* _Directions for this task_: Please copy the lines that begin with the one containing "Is point (242, 206)" and end with the one containing "Which best describes", both included, without changing anything.

* _Available records_:

==*==

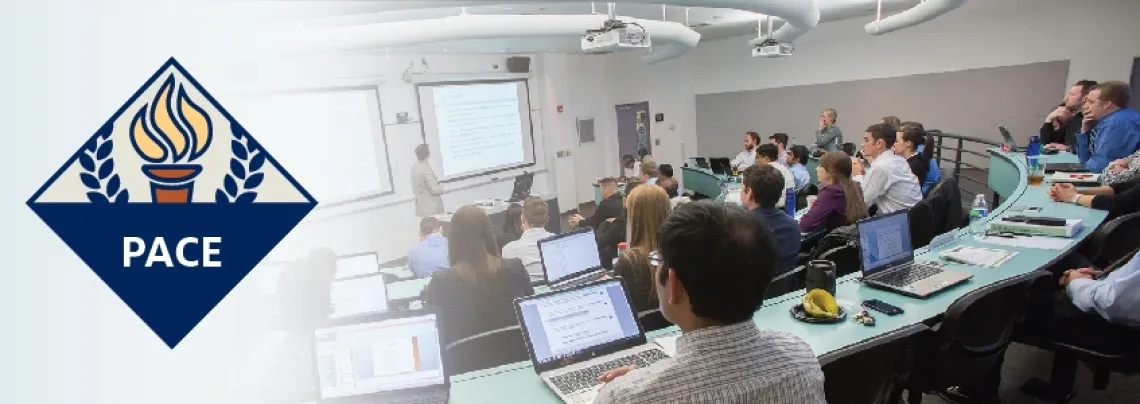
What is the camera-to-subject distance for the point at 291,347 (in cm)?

==*==

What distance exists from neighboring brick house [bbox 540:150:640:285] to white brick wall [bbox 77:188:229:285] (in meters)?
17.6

==*==

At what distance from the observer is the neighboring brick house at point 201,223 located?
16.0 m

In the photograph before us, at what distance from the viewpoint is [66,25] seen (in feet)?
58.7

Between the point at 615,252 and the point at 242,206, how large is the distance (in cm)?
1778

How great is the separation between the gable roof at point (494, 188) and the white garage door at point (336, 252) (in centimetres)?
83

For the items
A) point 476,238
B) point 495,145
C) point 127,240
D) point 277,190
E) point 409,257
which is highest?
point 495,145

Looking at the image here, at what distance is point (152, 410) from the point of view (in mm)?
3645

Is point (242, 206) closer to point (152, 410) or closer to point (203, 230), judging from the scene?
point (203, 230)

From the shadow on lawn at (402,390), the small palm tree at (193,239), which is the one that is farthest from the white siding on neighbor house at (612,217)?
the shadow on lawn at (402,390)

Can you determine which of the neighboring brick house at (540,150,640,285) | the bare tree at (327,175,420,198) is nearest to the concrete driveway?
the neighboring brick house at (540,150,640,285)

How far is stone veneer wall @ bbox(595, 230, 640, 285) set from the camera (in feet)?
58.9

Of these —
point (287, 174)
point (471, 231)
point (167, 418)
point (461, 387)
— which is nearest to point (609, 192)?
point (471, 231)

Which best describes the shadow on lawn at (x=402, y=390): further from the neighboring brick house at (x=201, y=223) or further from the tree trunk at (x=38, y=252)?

==*==

* _Problem solution_:
Is point (242, 206) closer to point (152, 410) or closer to point (203, 230), judging from the scene?
point (203, 230)

From the shadow on lawn at (402,390), the small palm tree at (193,239), which is the one that is farthest from the white siding on neighbor house at (612,217)?
the shadow on lawn at (402,390)

Can you determine which of the neighboring brick house at (540,150,640,285) | the bare tree at (327,175,420,198) is nearest to the concrete driveway?
the neighboring brick house at (540,150,640,285)

How far is stone veneer wall @ bbox(595, 230, 640, 285) set from the camera (in feet)?
58.9

Of these —
point (287, 174)
point (471, 231)
point (167, 418)
point (461, 387)
— which is nearest to point (609, 192)?
point (471, 231)

Which best describes the shadow on lawn at (x=402, y=390): further from the neighboring brick house at (x=201, y=223) or further from the tree trunk at (x=38, y=252)?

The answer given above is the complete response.